There was a time when all of Europe was clamoring for what the Carolina Lowcountry had in spades. But then, just as quickly as it had begun, the fervor for "blue gold" was yesterday's news.
Colonial Produce
While hindsight tells us that the American colonies were the beginnings of a brand new nation, the British government's intentions for the New World were strictly economic in nature. Sure, additional lands meant that Britain was larger in size, but the real coup of
claiming North America and some of its neighboring Caribbean islands was the resources that could be procured from the "new" lands. Virginia produced tobacco to address the latest smoking craze in England. Jamaica provided its English leaders with rum made from its native sugar cane. As for the Carolinas, the 18th century Lowcountry proved an ideal spot for growing and manufacturing indigo--the source of beautiful blue dyes that Europeans found so fashionable. Farms throughout the area were soon adding fields of Latin American indigo plants and reaping the riches.
Blue Hands
So how did a small-leafed green plant turn into blue gold? As a start, Lowcountry botanists such as Eliza Lucas Pinkney (later known as "the Indigo Girl") experimented to find just the right seeds to produce the most vibrant blue color, as well as the best way to extract the dye from the mature plants. From that point onward, however, the real work was completed by enslaved persons of Native American and African descent. After harvesting the leaves of
the indigo plants, slaves would transfer them to a large water-filled vat called a "steeper," where the juices of the leaves fermented over the course of several hours. This "liquor" was then drained into a second vat called the "battery," where laborers with blue-stained hands agitated the clear liquid with paddles to cause a chemical change that left a heavier blue substance. When the desired shade of blue appeared, the liquid was allowed to rest and settle. Sometimes caustic lime from burnt oyster shells (or, by some accounts, human urine) was added to separate the heavier blue material from the water.
Carolina Cakes
After several hours, the laborers drained away the remaining
liquid to find a vat of blue mud, which they shaped into
bricks and placed on wooden forms to dry. These "cakes" were then cut into small cubes and packed into wooden barrels for shipment to England. Ironically, the 18th-century colonists themselves rarely used the cubes (mixed with water) to dye their own clothing, as nearly all fabrics in the colonies were imported from England--already "dyed in the wool." Today, though, visitors to Hilton Head Island can experience indigo dying at the Smithsonian-affiliated Coastal Discovery Museum (see photos above and at right).

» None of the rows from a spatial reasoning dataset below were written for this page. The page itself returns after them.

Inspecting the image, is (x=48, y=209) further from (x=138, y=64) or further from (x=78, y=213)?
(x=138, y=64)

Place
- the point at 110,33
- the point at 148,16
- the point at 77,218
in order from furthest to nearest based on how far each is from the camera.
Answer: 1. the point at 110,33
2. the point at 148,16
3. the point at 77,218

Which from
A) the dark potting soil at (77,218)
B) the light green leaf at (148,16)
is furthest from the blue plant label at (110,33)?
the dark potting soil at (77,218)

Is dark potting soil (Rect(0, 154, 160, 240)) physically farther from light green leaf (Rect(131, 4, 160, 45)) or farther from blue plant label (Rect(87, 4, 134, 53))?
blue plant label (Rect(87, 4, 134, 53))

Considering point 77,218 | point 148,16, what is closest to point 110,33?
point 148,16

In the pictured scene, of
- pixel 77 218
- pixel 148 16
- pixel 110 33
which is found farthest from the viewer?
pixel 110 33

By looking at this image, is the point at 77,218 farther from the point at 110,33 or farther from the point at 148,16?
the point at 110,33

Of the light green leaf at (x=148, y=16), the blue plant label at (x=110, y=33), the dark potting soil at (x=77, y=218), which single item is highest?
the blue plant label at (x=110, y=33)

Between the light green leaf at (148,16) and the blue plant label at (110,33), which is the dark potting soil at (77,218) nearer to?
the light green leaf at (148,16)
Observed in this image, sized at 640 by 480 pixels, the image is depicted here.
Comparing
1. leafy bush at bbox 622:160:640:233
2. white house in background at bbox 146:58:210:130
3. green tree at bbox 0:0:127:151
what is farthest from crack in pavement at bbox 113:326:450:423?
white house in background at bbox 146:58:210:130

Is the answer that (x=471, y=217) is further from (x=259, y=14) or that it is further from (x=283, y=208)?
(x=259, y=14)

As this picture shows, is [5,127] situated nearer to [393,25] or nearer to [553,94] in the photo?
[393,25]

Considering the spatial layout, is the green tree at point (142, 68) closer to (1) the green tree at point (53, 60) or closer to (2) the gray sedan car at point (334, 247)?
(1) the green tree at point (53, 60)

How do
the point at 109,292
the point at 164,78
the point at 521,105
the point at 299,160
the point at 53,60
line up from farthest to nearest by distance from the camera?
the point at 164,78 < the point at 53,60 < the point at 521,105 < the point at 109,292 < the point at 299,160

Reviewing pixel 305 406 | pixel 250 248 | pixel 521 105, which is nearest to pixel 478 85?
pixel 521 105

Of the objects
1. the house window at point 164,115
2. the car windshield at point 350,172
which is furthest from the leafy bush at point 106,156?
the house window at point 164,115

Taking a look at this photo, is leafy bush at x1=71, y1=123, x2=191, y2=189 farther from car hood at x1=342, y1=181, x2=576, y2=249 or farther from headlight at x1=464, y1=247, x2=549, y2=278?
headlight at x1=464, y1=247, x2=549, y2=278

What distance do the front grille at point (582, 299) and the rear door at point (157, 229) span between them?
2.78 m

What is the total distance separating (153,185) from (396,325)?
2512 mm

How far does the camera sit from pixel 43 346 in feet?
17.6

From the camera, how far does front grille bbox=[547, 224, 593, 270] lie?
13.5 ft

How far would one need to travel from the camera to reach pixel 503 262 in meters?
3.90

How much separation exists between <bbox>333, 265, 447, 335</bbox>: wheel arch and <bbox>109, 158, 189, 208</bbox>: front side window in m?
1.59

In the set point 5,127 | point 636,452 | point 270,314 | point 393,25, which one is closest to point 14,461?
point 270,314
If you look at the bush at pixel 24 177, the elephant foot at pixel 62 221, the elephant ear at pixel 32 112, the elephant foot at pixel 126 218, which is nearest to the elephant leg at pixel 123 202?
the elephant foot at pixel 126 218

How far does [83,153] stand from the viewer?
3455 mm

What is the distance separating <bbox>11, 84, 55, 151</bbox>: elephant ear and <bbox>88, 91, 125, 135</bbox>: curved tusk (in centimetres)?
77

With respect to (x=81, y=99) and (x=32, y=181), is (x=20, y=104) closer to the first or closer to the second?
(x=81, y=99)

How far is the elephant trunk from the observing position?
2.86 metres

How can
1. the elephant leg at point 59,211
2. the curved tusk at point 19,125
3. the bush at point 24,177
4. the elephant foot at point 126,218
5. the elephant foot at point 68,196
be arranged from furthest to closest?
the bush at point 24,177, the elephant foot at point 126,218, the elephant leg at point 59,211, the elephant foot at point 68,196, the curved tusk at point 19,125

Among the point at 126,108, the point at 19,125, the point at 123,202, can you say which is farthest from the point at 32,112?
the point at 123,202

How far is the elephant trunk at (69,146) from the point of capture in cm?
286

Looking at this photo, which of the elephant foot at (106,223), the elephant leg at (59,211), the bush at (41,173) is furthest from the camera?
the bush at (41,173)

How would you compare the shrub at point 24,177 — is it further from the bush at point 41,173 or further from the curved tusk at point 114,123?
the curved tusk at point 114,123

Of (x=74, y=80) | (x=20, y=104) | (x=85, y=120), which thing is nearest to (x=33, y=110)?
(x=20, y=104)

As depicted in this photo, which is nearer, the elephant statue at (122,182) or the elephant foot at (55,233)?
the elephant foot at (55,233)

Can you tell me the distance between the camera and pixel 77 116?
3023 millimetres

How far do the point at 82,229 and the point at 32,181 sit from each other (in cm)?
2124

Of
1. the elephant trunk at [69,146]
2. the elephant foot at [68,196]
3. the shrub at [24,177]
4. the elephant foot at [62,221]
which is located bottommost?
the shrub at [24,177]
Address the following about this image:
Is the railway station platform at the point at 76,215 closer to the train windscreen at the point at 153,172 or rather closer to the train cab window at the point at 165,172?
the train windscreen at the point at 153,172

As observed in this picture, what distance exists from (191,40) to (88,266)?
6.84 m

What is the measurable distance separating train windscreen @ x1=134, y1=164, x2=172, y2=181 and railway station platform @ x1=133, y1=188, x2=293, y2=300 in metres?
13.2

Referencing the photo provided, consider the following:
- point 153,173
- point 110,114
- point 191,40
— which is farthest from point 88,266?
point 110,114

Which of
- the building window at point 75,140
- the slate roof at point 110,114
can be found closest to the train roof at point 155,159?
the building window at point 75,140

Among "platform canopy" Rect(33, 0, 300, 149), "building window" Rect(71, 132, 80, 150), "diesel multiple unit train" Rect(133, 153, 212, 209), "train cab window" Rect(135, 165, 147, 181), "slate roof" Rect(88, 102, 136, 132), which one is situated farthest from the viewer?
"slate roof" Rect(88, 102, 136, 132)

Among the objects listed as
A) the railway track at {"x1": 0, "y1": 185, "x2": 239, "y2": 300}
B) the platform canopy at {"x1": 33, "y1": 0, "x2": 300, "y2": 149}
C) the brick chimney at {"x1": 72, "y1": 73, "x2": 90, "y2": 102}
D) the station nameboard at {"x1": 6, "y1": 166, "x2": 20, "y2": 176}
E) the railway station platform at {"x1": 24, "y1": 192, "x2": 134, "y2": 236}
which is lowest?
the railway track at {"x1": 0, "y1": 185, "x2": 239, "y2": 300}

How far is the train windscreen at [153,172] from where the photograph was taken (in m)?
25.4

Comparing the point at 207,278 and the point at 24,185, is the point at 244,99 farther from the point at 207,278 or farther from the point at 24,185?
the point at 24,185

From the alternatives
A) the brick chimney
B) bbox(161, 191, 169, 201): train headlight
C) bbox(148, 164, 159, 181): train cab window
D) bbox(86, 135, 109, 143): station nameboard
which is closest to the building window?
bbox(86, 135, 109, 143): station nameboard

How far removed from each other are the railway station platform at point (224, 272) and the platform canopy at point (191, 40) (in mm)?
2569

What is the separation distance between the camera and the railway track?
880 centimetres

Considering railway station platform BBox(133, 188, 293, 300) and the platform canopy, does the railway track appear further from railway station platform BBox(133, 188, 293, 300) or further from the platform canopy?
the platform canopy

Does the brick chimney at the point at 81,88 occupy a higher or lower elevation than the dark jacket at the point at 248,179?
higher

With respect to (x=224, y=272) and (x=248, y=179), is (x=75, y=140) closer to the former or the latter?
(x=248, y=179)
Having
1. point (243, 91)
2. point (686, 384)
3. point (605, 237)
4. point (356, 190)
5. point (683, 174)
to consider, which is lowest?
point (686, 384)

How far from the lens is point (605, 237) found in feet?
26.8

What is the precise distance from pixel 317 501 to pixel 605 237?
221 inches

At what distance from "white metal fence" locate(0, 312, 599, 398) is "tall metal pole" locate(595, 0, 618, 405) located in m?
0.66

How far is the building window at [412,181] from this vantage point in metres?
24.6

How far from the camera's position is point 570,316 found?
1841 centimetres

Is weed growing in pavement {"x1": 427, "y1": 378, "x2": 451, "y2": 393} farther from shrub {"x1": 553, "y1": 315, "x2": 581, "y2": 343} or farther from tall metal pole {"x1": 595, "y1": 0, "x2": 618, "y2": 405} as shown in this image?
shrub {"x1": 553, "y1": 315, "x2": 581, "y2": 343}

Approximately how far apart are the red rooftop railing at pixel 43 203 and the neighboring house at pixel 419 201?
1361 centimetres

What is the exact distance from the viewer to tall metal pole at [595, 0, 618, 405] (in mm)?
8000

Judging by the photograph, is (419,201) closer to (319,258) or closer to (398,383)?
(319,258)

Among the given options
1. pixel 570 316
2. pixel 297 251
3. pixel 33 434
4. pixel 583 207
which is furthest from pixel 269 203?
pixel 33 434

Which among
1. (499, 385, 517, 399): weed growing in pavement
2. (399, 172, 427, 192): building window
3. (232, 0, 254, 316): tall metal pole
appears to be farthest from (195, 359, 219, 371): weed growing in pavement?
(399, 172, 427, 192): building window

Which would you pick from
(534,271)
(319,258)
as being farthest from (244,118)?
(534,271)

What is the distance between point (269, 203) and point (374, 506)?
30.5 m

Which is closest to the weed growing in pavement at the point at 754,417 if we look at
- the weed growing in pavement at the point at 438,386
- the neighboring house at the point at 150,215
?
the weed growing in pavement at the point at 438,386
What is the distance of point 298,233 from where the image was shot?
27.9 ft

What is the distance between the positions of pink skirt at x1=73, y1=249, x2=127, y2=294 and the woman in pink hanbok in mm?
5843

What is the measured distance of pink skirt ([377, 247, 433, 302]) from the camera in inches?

In 1775, South Carolina exported more than one million pounds of indigo cakes to England. However, the rush for Carolina's blue gold ended as suddenly as it had begun. That record-high output was immediately followed by a near collapse of the industry. With the onset of the American revolution, all trade between the colonies and England ground to a halt. By the time the Revolutionary War ended in the early 1780s, Europeans had found other sources for blue dyes and the indigo fad was over. For the resilient Carolina planters, that just meant focusing on a new cash crop that would prove to be an even greater financial success--Sea Island Cotton.